2.3 - DA AUSÊNCIA DO INDICIAMENTO E, POR CONSEQUÊNCIA, DO FORMAL INTERROGATÓRIO DO AUTOR

               Não há que se questionar sobre a existência de dúvidas sobre a autoria do delito de receptação praticado por  xxxxxxxxxxxxxxxxxxxxxxxx. Ocorre que, pelo entendimento desta autoridade, a conduta do autor adequa-se tipicamente ao fato descrito no art. 180, § 3° do CP, o qual tem como pena máxima cominada detenção de 01 ano.

               Diante disto, necessário discutir a real necessidade do interrogatório no Inquérito Policial afim de que o Douto Membro do Ministério Público forme sua convicção sobre a veracidade dos fatos e a autoria.

               Conforme ensina Gustavo O. Diniz Junqueira, o interrogatório

“apresenta uma natureza jurídica híbrida ou mista, porquanto constitui meio de defesa e meio de prova (...) Ostenta a natureza precípua de meio de defesa, pois consubstancia o ato processual, por excelência, de instrumentalização da autodefesa (...) (JUNQUEIRA. Processo Penal. Elementos do Direito. RT. 2012. Pag. 147).

 

               Sabendo que o Inquérito Policial é um procedimento administrativo regido pelo sistema inquisitorial, o interrogatório, não pode ser tido como meio de defesa, vez que não se aplica a esta fase os princípios constitucionais do contraditório e da ampla defesa previstos no art. 5°, LV.

               Tratando o interrogatório nesta fase investigativa apenas como meio de prova, não se vê necessário, salvo em caso de indiciamento, que o interrogatório seja realizado com o objetivo de corroborar com as provas já existentes caso a materialidade do crime e sua autoria já estivessem definidas, o que ocorre no caso em tela.

               Portanto, no que tange à obrigatoriedade do Interrogatório na fase investigativa, pode-se falar em sua desnecessidade, ainda mais com a necessidade de observância aos prazos legais previstos, bem como a devida apuração dos fatos da forma mais rápida possível.

               No que tange ao indiciamento, “data máxima vênia”, este deve ser realizado somente em crimes cuja pena máxima exceda aos 04 anos, tendo em vista que seus efeitos devem ser levados em consideração quando contrapostos ao sistema constitucional vigente.
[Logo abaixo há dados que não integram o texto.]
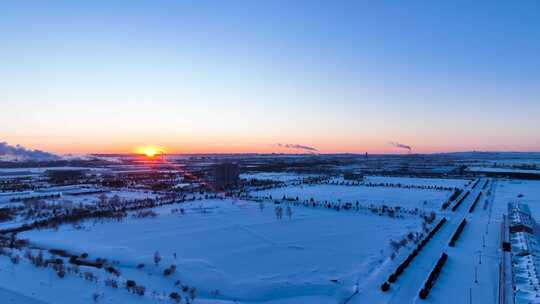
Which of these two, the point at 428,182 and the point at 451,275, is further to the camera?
the point at 428,182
De se notar que o sistema processual brasileiro, com mais razão, a partir da lei 12.403/11, fixou certos limites com base nas penas em abstrato. Neste ponto, tendo ao entendimento de que aos crimes cuja pena máxima cominada supere 04 anos são aqueles entendidos pelo legislador como sendo de maior gravidade, o que, num primeiro momento, possibilitaria o ato do indiciamento.

 

2.4 – DA PRESENÇA DE JUSTA CAUSA PARA O OFERECIMENTO DA AÇÃO PENAL

Justa causa é definida como suporte probatório mínimo para que se possa basear a acusação, sendo a prova de materialidade e indícios razoáveis de autoria, o que pode ser apontado neste procedimento.
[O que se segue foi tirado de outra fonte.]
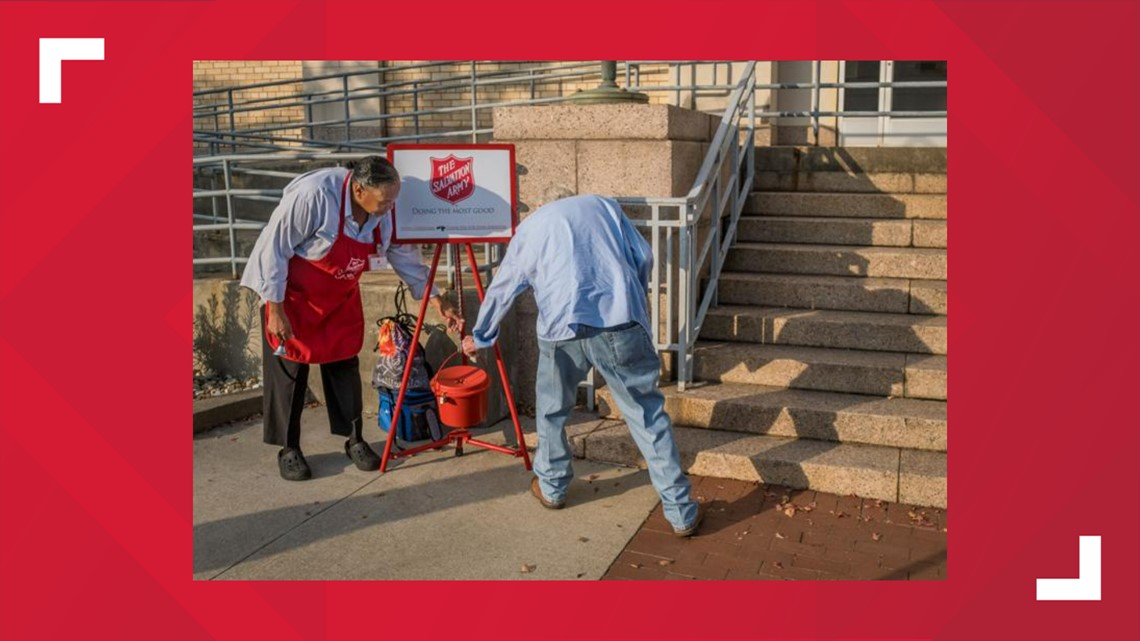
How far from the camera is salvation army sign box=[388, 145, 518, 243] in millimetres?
5336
               Neste sentido, para Aury Lopes Jr. (Os sistemas de investigação preliminar no direito processual brasileiro), “o valor do IP é informativo, sendo o IP apenas para formar a justa causa para o oferecimento da ação penal, devendo o MP formar a sua opinião e apenas juntar à denúncia as provas não repetíveis, já que o Juiz deve ater-se somente às provas produzidas em âmbito processual para formar seu convencimento”.

               Ainda que discorde deste posicionamento, já que o art. 155 do CPP estabelece a possibilidade de o Juiz formar seu livre convencimento com base em provas colhidas durante a investigação policial, desde que não exclusivamente, Aury Lopes Jr. traz uma boa definição sobre o tema.

 

2.5 – DA OPINIÃO FINAL DO DELEGADO DE POLÍCIA

               Por meio do apurado neste Inquérito Policial é possível concluir que, no mínimo, xxxxxxxxxxxxxxxx agiu com culpa ao guardar o veículo em sua casa sem tomar maiores cuidados, como já demonstrado e justificado por esta autoridade, incorrendo no delito do art. 180, § 3° do CP.

Diante do exposto, remeto os autos ao MM Juiz para que abra vista ao Ministério Público afim de que tome as providências previstas no Código de Processo Penal brasileiro.